In one of the most ironic and surprising legal turn of events, within a short span of 48 hours, the Kenyan Supreme Court ruled in favour of a foreign firm against its very own Kenyan company, while thousands of miles away in Washington DC, the International Centre for Settlement of Investment Disputes (ICSID) ruled in favour of Kenya against mining company, Cortec.

In the first case involving the Kenya Bureau of Standards and a Dubai based firm, the Dubai firm is set to receive a compensation of Sh1.6 billion from the Kenyan government for breach of a fuel inspection tender by the Kenya Bureau of Standards (Kebs) 11 years ago.
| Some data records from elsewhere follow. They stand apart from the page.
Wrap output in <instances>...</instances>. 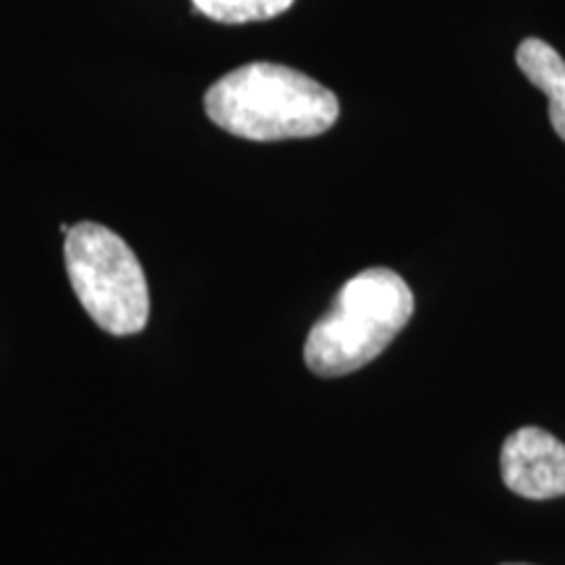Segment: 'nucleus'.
<instances>
[{"label":"nucleus","instance_id":"obj_1","mask_svg":"<svg viewBox=\"0 0 565 565\" xmlns=\"http://www.w3.org/2000/svg\"><path fill=\"white\" fill-rule=\"evenodd\" d=\"M204 113L223 131L249 141L309 139L333 129L341 103L312 76L257 61L231 71L204 95Z\"/></svg>","mask_w":565,"mask_h":565},{"label":"nucleus","instance_id":"obj_2","mask_svg":"<svg viewBox=\"0 0 565 565\" xmlns=\"http://www.w3.org/2000/svg\"><path fill=\"white\" fill-rule=\"evenodd\" d=\"M414 315V294L398 273L370 267L338 291L333 307L303 343V362L317 377H343L383 353Z\"/></svg>","mask_w":565,"mask_h":565},{"label":"nucleus","instance_id":"obj_3","mask_svg":"<svg viewBox=\"0 0 565 565\" xmlns=\"http://www.w3.org/2000/svg\"><path fill=\"white\" fill-rule=\"evenodd\" d=\"M66 273L76 299L110 335H137L150 322V288L137 254L100 223L66 233Z\"/></svg>","mask_w":565,"mask_h":565},{"label":"nucleus","instance_id":"obj_4","mask_svg":"<svg viewBox=\"0 0 565 565\" xmlns=\"http://www.w3.org/2000/svg\"><path fill=\"white\" fill-rule=\"evenodd\" d=\"M500 475L511 492L526 500L565 494V443L542 427H521L503 440Z\"/></svg>","mask_w":565,"mask_h":565},{"label":"nucleus","instance_id":"obj_5","mask_svg":"<svg viewBox=\"0 0 565 565\" xmlns=\"http://www.w3.org/2000/svg\"><path fill=\"white\" fill-rule=\"evenodd\" d=\"M515 63L524 76L550 100V124L565 141V58L545 40L526 38L515 51Z\"/></svg>","mask_w":565,"mask_h":565},{"label":"nucleus","instance_id":"obj_6","mask_svg":"<svg viewBox=\"0 0 565 565\" xmlns=\"http://www.w3.org/2000/svg\"><path fill=\"white\" fill-rule=\"evenodd\" d=\"M194 11L221 24H249L280 17L294 0H192Z\"/></svg>","mask_w":565,"mask_h":565},{"label":"nucleus","instance_id":"obj_7","mask_svg":"<svg viewBox=\"0 0 565 565\" xmlns=\"http://www.w3.org/2000/svg\"><path fill=\"white\" fill-rule=\"evenodd\" d=\"M503 565H529V563H503Z\"/></svg>","mask_w":565,"mask_h":565}]
</instances>
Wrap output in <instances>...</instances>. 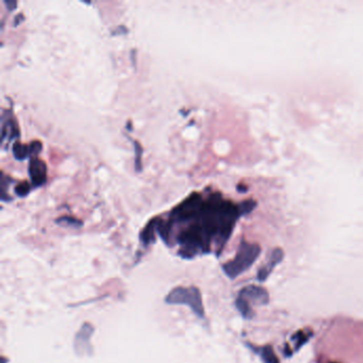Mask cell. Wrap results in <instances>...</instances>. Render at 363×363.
<instances>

This follows a decision of the Supreme Court judges to reject a request to review a judgment they passed in December last year that found Kebs liable for breach of the contract awarded to Geo-Chem Middle East in 2009.
The Apex court led by acting Chief Justice Philomena Mwilu said the application for stay of the court’s judgment dated December 18, 2020 was “an appeal in disguise”.

In urging court to suspend execution of the judgment, Kebs argued that the application was in public interest because payment of the amount involved expenditure of public funds, occasioning excessive burden on the taxpayer.

In the second case which took place in Washington DC between the Kenyan Government and two mining companies, Kenya has for the second time won a Sh200 billion case against Cortec Mining Kenya Limited and Stirling Capital Limited over revocation of their licence in 2013.

The two wanted the International Centre for Settlement of Investment Disputes (ICSID) to overturn a 2018 tribunal decision, which found the license was a protected investment.

The firms had been granted license to mine niobium and rare earth minerals at Mrima Hills in Kwale County but it was later cancelled by the government, forcing Cortec to challenge the revocation.

In 2018, the investor-state arbitral tribunal dismissed the case and ordered the companies to pay costs of around $3.5 million to the government, compared with the $6.5 million it was seeking.